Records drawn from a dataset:
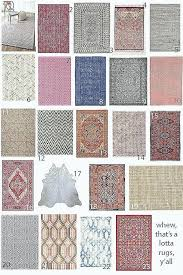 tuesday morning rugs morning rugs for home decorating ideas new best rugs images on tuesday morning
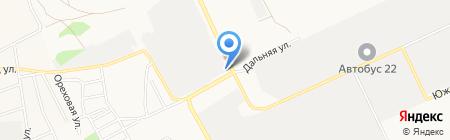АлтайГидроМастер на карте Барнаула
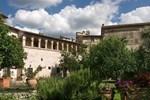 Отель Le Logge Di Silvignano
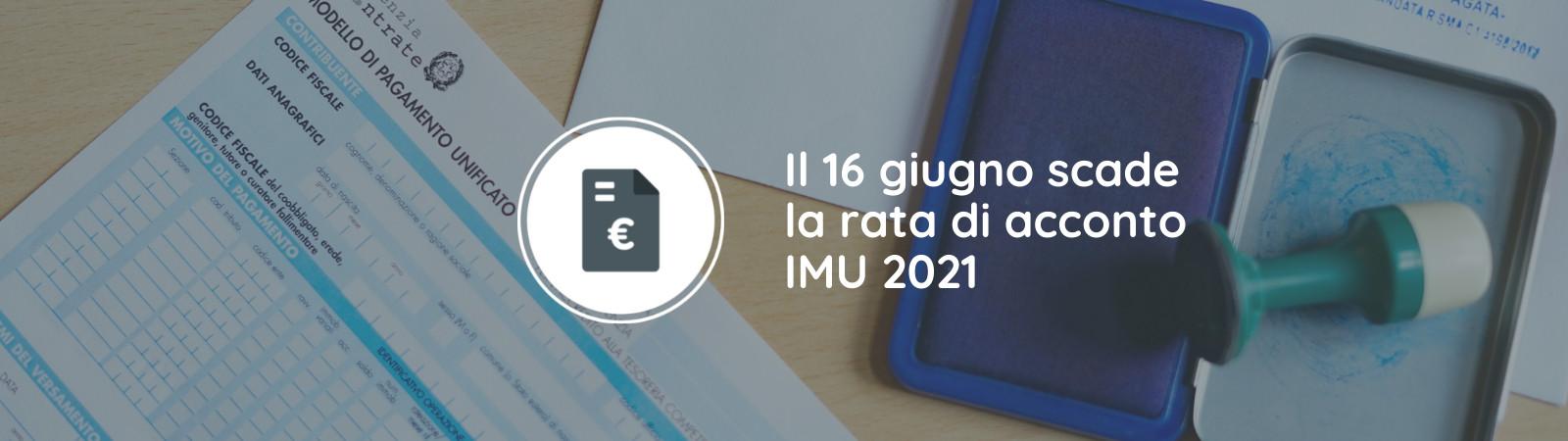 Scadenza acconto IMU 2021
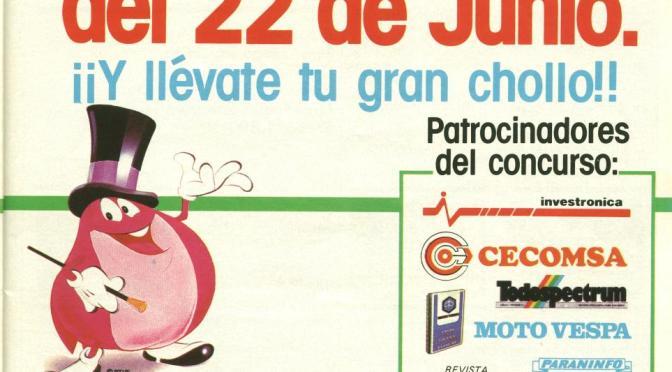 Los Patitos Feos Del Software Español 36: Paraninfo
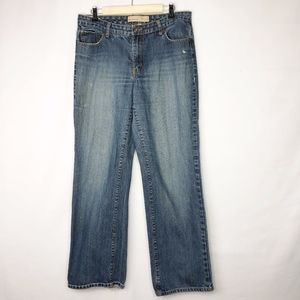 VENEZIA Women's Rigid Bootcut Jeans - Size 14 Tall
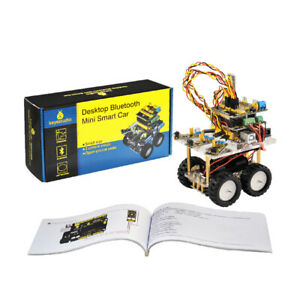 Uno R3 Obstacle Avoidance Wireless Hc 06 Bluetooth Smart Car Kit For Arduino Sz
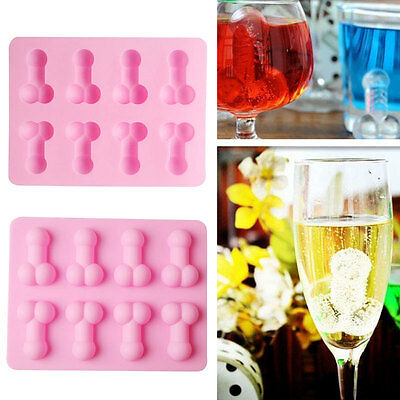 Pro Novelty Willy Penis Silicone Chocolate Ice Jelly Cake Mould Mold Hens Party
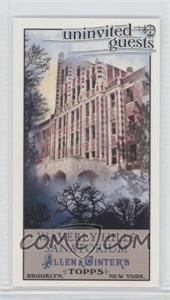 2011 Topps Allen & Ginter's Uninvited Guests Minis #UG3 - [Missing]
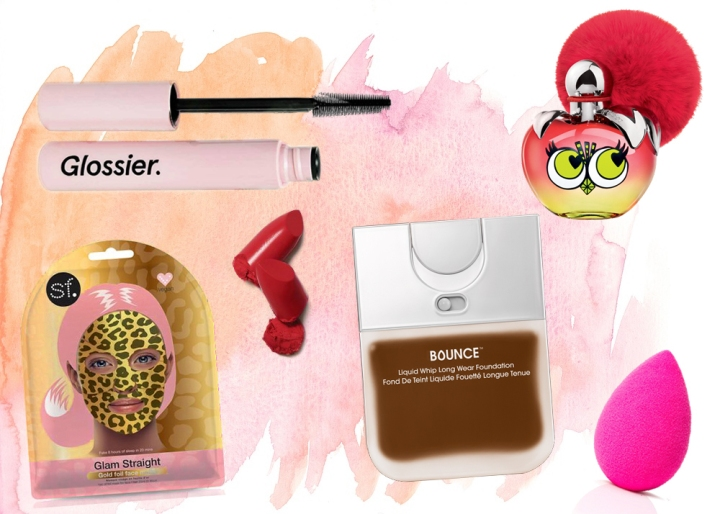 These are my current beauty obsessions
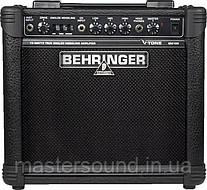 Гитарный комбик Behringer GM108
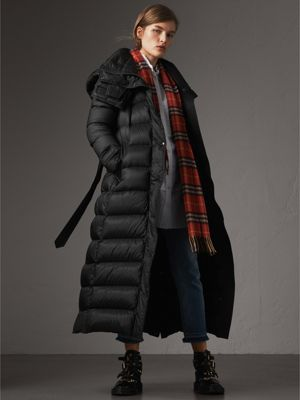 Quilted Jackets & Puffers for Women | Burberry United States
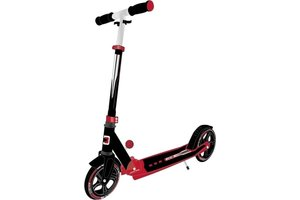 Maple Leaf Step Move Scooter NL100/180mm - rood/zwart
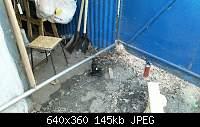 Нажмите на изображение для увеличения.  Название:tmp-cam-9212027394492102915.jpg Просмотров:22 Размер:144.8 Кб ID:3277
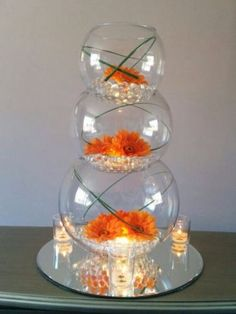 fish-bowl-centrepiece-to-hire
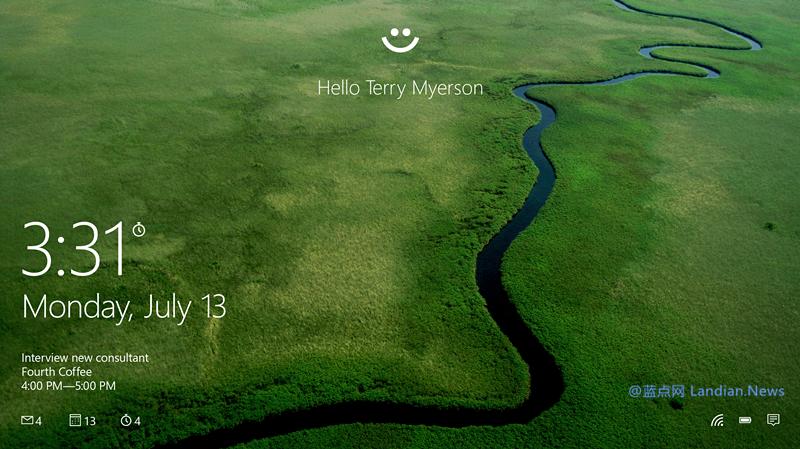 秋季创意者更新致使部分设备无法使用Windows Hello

**Exercise directions:** Each line in the records above should be reproduced exactly; images are not copied.

**Solution to this problem:**
 tuesday morning rugs morning rugs for home decorating ideas new best rugs images on tuesday morning
АлтайГидроМастер на карте Барнаула
 Отель Le Logge Di Silvignano
 Scadenza acconto IMU 2021
 Los Patitos Feos Del Software Español 36: Paraninfo
 VENEZIA Women's Rigid Bootcut Jeans - Size 14 Tall
 Uno R3 Obstacle Avoidance Wireless Hc 06 Bluetooth Smart Car Kit For Arduino Sz
 Pro Novelty Willy Penis Silicone Chocolate Ice Jelly Cake Mould Mold Hens Party
 2011 Topps Allen & Ginter's Uninvited Guests Minis #UG3 - [Missing]
 These are my current beauty obsessions
 Гитарный комбик Behringer GM108
 Quilted Jackets & Puffers for Women | Burberry United States
 Maple Leaf Step Move Scooter NL100/180mm - rood/zwart
 Нажмите на изображение для увеличения.  Название:tmp-cam-9212027394492102915.jpg Просмотров:22 Размер:144.8 Кб ID:3277
 fish-bowl-centrepiece-to-hire
 秋季创意者更新致使部分设备无法使用Windows Hello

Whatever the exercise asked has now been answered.